Synthetic photometry from blackbody spectra¶
In addition to the isochrones, we also calculate colors and magnitudes for blackbody radiation. We start by creating an instance of ReadPlanck for a wavelength range between 0.5 and 10 \(\mu\)m.
[11]:
read_planck = ReadPlanck(wavel_range=(0.5, 10.))
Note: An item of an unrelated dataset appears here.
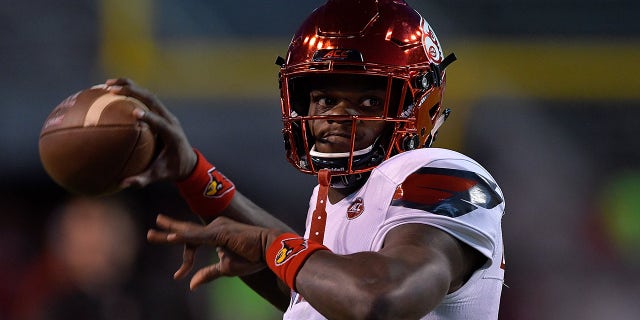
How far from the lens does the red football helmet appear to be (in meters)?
2.45

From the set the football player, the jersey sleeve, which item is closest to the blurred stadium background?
the football player

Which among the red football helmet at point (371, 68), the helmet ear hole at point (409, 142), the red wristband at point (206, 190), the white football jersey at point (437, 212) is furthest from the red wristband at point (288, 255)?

Next, we use the get_color_magnitude methode to calculate the synthetic photometry for the same filters from before. Here we chose 100 logarithmically-spaced temperatures between 100 and 10000 K. The radius, which only impacts the absolute magnitude, is set to 1 \(R_\mathrm{J}\).
[12]:
color_planck = read_planck.get_color_magnitude(temperatures=np.logspace(2, 4, 100),
radius=1.,
filters_color=('MKO/NSFCam.H', 'MKO/NSFCam.Lp'),
filter_mag='MKO/NSFCam.Lp')
The returned ColorMagBox is added to the list of boxes.
[13]:
boxes.append(color_planck)
Photometry of directly imaged objects¶
We will also create a list with names and filters of the directly imaged planets and brown dwarfs that we want to show. The list_companions method of Database can be used to get an overview of all available photometric data in the database. We create a list with object names and filters for the colors and magnitudes that we want to include in the color-magnitude diagram.
[14]:
objects = [('HR 8799 b', 'Keck/NIRC2.H', 'Paranal/NACO.Lp', 'Paranal/NACO.Lp'),
('HR 8799 c', 'Keck/NIRC2.H', 'Paranal/NACO.Lp', 'Paranal/NACO.Lp'),
('HR 8799 d', 'Keck/NIRC2.H', 'Paranal/NACO.Lp', 'Paranal/NACO.Lp'),
('HR 8799 e', 'Paranal/SPHERE.IRDIS_D_H23_2', 'Paranal/NACO.Lp', 'Paranal/NACO.Lp'),
('kappa And b', 'Subaru/CIAO.H', 'Keck/NIRC2.Lp', 'Keck/NIRC2.Lp'),
('GSC 06214 B', 'MKO/NSFCam.H', 'MKO/NSFCam.Lp', 'MKO/NSFCam.Lp'),
('ROXs 42 Bb', 'Keck/NIRC2.H', 'Keck/NIRC2.Lp', 'Keck/NIRC2.Lp'),
('51 Eri b', 'MKO/NSFCam.H', 'Keck/NIRC2.Lp', 'Keck/NIRC2.Lp'),
('2M 1207 B', 'Paranal/NACO.H', 'Paranal/NACO.Lp', 'Paranal/NACO.Lp'),
('2M0103 ABb', 'Paranal/NACO.H', 'Paranal/NACO.Lp', 'Paranal/NACO.Lp'),
('1RXS 1609 B', 'Gemini/NIRI.H-G0203w', 'Gemini/NIRI.Lprime-G0207w', 'Gemini/NIRI.Lprime-G0207w'),
('beta Pic b', 'Paranal/NACO.H', 'Paranal/NACO.Lp', 'Paranal/NACO.Lp'),
('HIP 65426 b', 'Paranal/SPHERE.IRDIS_D_H23_2', 'Paranal/NACO.Lp', 'Paranal/NACO.Lp'),
('PZ Tel B', 'Paranal/NACO.H', 'Paranal/NACO.Lp', 'Paranal/NACO.Lp'),
('HD 206893 B', 'Paranal/SPHERE.IRDIS_B_H', 'Paranal/NACO.Lp', 'Paranal/NACO.Lp')]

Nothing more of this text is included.